The concept of the synthome brings to mind Fromm’s idea of productive engagement with the world and Marcus Aurelius’s rather flimsy argument for industriousness — that one should work hard to organize life simply because bees and beavers do. One could think of good old-fashioned “productive work” as a synthome of homeostatic disruption. This transformation may manifest professionally (through renewed career or vocational engagement), creatively (by channeling a new relationship with emotion into artistic expression), or socially (through new forms of communication that give voice — both literally and metaphorically — to drive energies that, prior to treatment, had been fueling distressing repetition compulsions in the client).
Enjoy Your Enjoyment
Often the pursuit of the object of insatiable desire (objet a) yields jouissance’s “pleasure spiked with pain” in a way that does not reach the individual’s conscious awareness. That is to say that an individual may reach out for the object of desire and find success, but the success does not register as a fulfilled desire. When one develops a reflexive awareness of the pleasure derived by the drive, while acknowledging the antagonism that will always exist when pursuing an elusive object of desire, they can learn to enjoy their enjoyment (Fink, 2011). This halts the repetition compulsion.

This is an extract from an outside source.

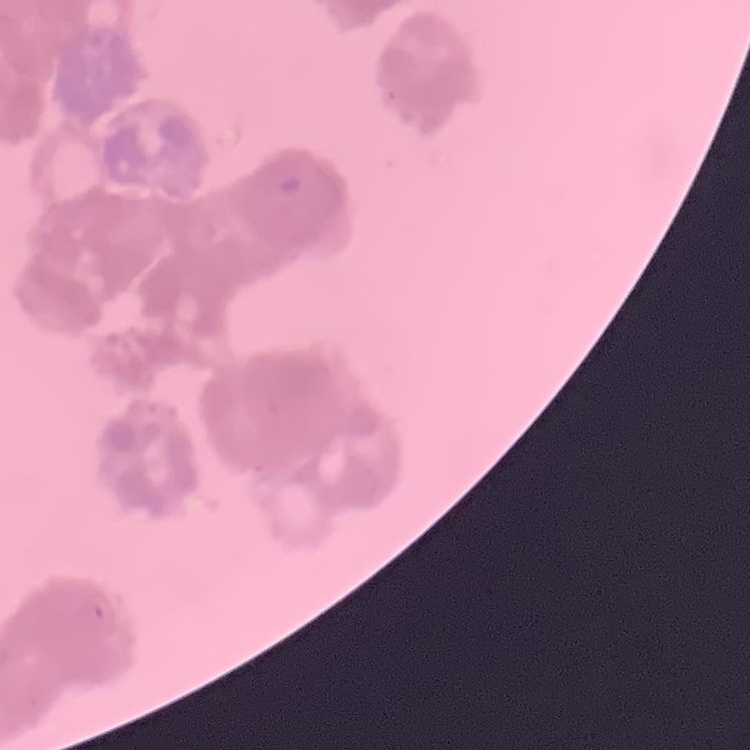
Summary:
  - Erythrocyte morphology: rouleaux formation
  - Image type: square crop of a larger photomicrograph
  - Preparation: thin blood film
  - Stain: Field's or Giemsa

The therapist prompts to reflexive awareness this enjoyment of uncertainty. In acceptance of the affective conflict that arises from fundamental antagonism, and acknowledgement of the futility of attaining a “homeostasis of homeostasis,” one resigns oneself to taking the pleasure as it comes, stripping the objet petit a of its traumatic pull and becoming instead its master.

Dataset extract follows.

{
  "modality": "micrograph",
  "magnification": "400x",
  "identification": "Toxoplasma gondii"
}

Uncertainty can be fun. Every opportunity for play presents an opportunity to learn. Not the “I know stuff you don’t understand” kind of learning. But the kind of learning that affective systems do as they jostle around — alighting upon holes and remetabolizing drive energy, reaching and releasing homeostasis.
So get out there and remetabolize your jouissance. Do that thing. Know you are doing it. Do it fully. Enjoy it. Fall apart. Come together. Rinse yourself off. Repeat.
And most importantly — enjoy your enjoyment.
References:
Dall’Aglio, J. (2024). A Lacanian neuropsychoanalysis: Consciousness enjoying uncertainty. Springer International Publishing AG.
Johnston, A. (2005). Time driven: Metapsychology and the splitting of the drive. Northwestern University Press.
Panksepp, J. (1998). Affective neuroscience: The foundations of human and animal emotions. Oxford University Press.
Solms, M. (2021). The hidden spring: A journey to the source of consciousness. W. W. Norton & Company.